Sonhei com você, sonhei que você
não tinha medo, e por trás de nós o céu era azul como nunca foi nas manhas que andamos
de mãos dadas na Barra Funda. Agora, de mão e imaginação atadas, escrevo
vacilantes letras e palavras, sem certeza se nosso próximo encontro será como
queria que fosse ou se serei eu tentando roubar seus olhos ao som dos passantes,
da banda multidão, da fanfarra de um milhão, da orquestra sinfônica de pessoas
que não falam a minha língua, que não me conhecem, que não conhecem a minha língua (não como você conhece) e nunca vão saber o que meus olhos procuram nos seus.
Eu não sei o caminho da sua casa,
mas eu sei da cor dos seus olhos, e poderia dar nome a mais de 50 tons de
marrom, eu conheço o desenho das veias do seu braço, enquanto você segura forte
o braço do violão, ou o meu braço, ou minha cintura, ou meu seio, ou meus dois
seios, ou todo meu desespero. Eu conheço sua voz entre outras vozes em uma
gravação, e eu já voltei algumas vezes teu verso pra te ouvir de novo, dizer
qualquer nota. Confesso que reparo nas manchas das suas costas, isso significa
que sei coisas sobre você que você não sabe, eu vi em ti o que você ainda não
viu. E eu sei que eu vi, e poderia dizer
longitude e latitude da sua cicatriz da escada, e de outras marcas, que eu vi
com todo meu coração.
Eu poderia dizer sobre seus lençóis e toalhas
ou sobre as suas meias e cuecas, sobre a tapware que você usa de saboneteira
ou poderia cantar como bate o seu coração, eu acertaria a nota de primeira.

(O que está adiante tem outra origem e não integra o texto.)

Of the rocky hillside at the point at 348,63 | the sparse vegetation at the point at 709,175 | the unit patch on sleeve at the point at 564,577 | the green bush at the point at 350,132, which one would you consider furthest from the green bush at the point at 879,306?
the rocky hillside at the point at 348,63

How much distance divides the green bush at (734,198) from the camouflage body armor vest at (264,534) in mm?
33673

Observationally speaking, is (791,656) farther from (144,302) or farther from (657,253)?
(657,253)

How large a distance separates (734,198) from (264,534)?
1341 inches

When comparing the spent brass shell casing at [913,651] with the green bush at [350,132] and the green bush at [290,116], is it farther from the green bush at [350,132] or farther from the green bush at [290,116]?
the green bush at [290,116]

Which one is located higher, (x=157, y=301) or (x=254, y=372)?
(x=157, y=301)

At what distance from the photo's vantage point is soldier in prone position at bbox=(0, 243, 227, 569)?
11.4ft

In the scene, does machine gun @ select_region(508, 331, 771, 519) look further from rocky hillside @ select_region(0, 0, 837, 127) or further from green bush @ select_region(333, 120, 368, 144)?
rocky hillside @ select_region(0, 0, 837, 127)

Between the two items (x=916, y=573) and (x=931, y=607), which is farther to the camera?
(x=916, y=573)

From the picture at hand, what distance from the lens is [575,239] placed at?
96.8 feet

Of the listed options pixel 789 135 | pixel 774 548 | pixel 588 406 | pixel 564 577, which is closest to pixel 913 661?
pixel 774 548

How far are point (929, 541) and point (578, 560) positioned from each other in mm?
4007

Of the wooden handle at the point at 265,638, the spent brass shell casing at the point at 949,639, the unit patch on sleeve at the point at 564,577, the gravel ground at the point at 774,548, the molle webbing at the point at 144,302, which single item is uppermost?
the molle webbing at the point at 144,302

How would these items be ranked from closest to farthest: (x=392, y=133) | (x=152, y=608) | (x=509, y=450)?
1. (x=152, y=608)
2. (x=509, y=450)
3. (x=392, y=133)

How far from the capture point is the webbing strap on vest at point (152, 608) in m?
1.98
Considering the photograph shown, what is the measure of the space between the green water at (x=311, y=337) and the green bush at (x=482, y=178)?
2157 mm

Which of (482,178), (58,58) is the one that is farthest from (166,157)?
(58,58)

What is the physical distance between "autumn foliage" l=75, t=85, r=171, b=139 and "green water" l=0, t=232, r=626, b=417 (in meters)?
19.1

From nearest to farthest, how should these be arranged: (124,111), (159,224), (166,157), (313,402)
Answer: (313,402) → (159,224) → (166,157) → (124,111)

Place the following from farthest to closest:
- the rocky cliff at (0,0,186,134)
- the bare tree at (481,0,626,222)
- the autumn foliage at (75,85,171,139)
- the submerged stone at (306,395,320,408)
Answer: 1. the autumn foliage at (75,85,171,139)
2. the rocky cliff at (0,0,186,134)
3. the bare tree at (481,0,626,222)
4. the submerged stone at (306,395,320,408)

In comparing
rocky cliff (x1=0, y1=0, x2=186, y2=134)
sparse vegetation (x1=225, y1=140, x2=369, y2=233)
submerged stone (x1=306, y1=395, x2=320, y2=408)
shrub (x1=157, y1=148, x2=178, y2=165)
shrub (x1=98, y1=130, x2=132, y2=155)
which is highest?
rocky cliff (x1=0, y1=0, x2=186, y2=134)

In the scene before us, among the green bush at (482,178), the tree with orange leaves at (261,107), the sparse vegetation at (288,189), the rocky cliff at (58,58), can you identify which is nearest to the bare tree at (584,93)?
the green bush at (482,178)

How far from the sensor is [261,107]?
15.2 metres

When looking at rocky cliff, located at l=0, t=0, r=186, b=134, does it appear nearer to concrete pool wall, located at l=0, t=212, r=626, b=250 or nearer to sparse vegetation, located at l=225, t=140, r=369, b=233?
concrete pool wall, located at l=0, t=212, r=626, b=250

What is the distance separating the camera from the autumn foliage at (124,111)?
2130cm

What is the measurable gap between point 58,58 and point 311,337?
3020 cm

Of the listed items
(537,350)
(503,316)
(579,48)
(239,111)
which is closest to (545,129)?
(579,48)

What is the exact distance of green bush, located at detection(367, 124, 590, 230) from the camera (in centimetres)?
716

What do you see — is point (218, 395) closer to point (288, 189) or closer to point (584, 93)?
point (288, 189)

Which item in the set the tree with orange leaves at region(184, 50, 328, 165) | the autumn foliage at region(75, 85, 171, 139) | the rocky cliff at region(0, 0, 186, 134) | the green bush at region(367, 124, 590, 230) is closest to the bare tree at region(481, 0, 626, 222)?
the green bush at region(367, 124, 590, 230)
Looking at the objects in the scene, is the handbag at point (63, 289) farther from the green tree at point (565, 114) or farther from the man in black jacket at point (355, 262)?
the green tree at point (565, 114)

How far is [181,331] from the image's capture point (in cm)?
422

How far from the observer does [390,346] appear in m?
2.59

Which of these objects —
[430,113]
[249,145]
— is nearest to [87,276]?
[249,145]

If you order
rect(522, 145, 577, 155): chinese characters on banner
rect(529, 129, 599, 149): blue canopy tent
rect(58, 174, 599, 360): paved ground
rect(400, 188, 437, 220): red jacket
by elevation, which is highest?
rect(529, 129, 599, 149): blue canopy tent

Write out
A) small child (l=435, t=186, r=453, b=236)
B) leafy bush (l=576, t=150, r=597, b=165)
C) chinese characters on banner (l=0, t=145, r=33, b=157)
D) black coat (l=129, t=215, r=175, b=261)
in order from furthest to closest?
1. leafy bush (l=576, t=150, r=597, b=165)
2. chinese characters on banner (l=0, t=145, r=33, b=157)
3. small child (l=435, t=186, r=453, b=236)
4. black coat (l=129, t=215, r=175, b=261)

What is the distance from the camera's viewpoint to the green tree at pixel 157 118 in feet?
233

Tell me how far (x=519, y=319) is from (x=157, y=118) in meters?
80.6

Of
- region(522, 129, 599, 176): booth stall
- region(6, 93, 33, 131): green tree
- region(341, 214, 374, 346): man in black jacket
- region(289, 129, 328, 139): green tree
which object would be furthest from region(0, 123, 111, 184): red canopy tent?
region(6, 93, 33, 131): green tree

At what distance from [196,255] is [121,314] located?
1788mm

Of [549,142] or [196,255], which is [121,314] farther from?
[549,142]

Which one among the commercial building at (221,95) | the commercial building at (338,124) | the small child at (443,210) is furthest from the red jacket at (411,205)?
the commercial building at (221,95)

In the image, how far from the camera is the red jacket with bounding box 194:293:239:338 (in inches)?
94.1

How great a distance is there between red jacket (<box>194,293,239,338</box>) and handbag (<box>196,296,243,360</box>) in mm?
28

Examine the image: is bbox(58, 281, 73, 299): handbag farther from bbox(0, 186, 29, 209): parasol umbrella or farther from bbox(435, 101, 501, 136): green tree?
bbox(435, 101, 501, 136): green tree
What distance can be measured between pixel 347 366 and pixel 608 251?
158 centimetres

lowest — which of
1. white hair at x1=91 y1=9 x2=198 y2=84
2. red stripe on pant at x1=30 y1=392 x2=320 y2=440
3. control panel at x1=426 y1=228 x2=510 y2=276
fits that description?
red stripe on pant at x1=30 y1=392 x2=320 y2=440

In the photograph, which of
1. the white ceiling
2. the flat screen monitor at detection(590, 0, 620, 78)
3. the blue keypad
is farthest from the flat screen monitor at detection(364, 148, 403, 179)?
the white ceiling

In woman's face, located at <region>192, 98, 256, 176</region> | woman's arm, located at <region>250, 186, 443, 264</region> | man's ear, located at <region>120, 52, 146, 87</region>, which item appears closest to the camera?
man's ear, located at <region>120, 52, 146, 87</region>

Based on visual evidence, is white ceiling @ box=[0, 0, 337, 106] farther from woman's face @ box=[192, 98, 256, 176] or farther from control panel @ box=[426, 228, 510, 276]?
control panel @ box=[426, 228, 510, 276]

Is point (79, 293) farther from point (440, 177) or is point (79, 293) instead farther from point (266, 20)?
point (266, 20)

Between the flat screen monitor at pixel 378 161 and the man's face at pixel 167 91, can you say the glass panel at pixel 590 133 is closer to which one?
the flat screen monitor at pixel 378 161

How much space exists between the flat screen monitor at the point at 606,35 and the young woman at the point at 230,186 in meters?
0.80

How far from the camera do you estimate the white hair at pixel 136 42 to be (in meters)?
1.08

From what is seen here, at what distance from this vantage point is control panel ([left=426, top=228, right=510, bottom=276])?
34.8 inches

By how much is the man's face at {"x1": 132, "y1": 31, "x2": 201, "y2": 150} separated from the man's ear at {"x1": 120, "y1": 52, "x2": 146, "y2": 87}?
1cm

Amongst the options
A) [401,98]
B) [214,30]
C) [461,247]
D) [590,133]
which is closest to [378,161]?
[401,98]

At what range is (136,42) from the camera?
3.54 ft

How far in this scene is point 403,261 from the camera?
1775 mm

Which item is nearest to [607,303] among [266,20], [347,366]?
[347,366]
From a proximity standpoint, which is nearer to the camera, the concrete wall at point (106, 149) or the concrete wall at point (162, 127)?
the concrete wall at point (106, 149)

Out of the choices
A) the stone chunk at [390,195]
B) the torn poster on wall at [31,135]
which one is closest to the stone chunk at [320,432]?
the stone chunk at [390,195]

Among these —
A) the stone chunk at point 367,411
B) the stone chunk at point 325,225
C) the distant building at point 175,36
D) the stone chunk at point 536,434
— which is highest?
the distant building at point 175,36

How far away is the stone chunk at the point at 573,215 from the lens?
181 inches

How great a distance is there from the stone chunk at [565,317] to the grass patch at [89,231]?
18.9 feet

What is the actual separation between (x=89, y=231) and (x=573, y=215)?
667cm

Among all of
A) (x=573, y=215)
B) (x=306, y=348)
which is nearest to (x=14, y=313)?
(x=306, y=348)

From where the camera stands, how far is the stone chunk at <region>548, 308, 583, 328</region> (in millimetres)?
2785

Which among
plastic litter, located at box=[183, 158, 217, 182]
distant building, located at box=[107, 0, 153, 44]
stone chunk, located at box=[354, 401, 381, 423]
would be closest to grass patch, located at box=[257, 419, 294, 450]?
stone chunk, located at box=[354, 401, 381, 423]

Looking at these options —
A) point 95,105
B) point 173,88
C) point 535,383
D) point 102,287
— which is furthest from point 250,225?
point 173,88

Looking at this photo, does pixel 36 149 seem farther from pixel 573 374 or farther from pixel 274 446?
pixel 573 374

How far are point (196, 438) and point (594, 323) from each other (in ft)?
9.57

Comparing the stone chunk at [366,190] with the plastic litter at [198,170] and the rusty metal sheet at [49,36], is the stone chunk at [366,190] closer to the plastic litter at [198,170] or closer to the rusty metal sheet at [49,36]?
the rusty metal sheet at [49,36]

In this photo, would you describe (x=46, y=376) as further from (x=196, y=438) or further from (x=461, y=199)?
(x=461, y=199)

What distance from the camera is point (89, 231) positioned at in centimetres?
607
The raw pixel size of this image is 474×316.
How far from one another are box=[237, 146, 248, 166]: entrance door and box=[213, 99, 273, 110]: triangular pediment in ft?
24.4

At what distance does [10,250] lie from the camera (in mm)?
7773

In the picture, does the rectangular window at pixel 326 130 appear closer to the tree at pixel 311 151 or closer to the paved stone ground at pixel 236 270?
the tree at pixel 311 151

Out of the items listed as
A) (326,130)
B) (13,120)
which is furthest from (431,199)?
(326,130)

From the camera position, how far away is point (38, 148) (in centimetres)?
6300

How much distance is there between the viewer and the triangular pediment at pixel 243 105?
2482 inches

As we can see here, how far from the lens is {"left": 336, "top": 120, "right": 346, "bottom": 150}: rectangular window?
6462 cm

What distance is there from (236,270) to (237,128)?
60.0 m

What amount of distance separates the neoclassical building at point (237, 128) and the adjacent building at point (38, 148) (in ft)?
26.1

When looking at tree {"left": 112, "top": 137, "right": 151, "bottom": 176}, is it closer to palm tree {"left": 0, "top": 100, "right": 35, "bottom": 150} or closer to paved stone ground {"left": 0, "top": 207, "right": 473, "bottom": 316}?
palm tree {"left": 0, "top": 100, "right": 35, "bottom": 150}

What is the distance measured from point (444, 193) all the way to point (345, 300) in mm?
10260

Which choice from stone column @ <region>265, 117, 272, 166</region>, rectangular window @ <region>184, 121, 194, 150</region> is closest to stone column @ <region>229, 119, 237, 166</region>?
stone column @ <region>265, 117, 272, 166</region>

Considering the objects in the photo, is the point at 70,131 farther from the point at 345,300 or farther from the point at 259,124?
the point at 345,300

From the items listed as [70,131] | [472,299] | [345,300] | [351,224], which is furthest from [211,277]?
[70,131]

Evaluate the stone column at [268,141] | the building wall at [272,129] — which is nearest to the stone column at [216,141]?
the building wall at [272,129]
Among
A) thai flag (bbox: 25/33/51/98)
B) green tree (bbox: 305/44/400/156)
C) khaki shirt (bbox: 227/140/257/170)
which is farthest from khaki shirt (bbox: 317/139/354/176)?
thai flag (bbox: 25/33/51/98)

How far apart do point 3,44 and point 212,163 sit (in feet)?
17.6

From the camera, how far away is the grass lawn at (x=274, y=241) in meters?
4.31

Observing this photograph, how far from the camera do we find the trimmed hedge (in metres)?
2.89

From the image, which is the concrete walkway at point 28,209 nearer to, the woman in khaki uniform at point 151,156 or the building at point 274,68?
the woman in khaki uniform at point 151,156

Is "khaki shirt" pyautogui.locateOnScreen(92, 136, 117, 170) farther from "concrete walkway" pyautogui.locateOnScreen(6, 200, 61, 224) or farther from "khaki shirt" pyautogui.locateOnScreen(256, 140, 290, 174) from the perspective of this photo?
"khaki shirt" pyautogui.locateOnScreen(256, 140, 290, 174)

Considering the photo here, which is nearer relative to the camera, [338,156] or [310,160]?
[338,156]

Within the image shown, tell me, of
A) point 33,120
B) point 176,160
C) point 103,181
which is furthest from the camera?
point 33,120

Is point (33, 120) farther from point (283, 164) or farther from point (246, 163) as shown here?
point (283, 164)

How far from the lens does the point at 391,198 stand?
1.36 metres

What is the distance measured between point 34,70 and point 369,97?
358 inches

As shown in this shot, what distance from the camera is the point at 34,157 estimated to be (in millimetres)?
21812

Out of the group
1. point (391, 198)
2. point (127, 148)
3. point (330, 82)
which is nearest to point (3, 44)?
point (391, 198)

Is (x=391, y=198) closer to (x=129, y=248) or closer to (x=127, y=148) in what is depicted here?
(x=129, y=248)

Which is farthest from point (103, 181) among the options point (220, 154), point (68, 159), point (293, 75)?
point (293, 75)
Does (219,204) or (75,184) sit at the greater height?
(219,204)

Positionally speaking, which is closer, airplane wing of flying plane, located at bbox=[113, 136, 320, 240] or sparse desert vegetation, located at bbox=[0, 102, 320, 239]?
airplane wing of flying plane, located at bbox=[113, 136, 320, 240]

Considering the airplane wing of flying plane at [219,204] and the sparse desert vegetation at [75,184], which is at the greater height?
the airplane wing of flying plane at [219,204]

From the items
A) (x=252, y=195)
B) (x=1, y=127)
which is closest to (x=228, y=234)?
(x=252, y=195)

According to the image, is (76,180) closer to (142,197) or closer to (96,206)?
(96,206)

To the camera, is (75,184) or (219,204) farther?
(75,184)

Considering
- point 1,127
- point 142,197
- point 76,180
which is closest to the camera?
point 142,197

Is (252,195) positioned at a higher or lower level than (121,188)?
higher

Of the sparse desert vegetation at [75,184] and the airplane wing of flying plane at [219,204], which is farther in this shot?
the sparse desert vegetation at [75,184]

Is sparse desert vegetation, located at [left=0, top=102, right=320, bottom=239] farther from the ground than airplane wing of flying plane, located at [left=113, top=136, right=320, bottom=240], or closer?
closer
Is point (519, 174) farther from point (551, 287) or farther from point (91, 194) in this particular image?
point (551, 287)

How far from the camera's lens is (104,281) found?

Mas faz quase um ano e não sei o caminho da sua casa, porque sempre estava ocupada sentindo seus
dedos na minha mão, ou ansiedade na minha barriga, ou qualquer lembrança
próxima da alegria de reconhecer, é mais ou menos por aqui, é ali, é sim, já é
ali.
Se você me escapa do abraço, ou demora muito
falando em outra garota tenho vontade de escrever meu nome nos moveis, tenho vontade de pintar uma parede inteira com sangue do meu útero. Eu
quero que o desenho do meu corpo fique na sua cama, por semanas. Quero meu cheiro
no lençol e travesseiro, o mês inteiro, o ano inteiro, por entre todas as luas, que são sempre a mesma lua, por entre todas as metáforas e metonímias, todos os dias.
Quero dançar com as suas
mentiras, e entender porque devo acreditar nos seus beijos e em quando você diz
que gosta de mim se não posso acreditar em mais nada da sua boca. Quando eu sonho
com você, você está sempre mais novo, sempre com os olhos alegres e não mente,
eu sei que não. Será que meu sonho está longe demais? Estou pedindo muito? Seus
lábios encontravam meu rosto, meu pescoço, meu abraço e sorriso no céu mais azul de
todos, meu vestido era o figurino de um filme sobre a mulher mais feliz do
mundo, passarinhos cantavam como aqueles que nos acordam a manhã... O que
estão fazendo os pássarinhos dos meus sonhos na Barra Funda?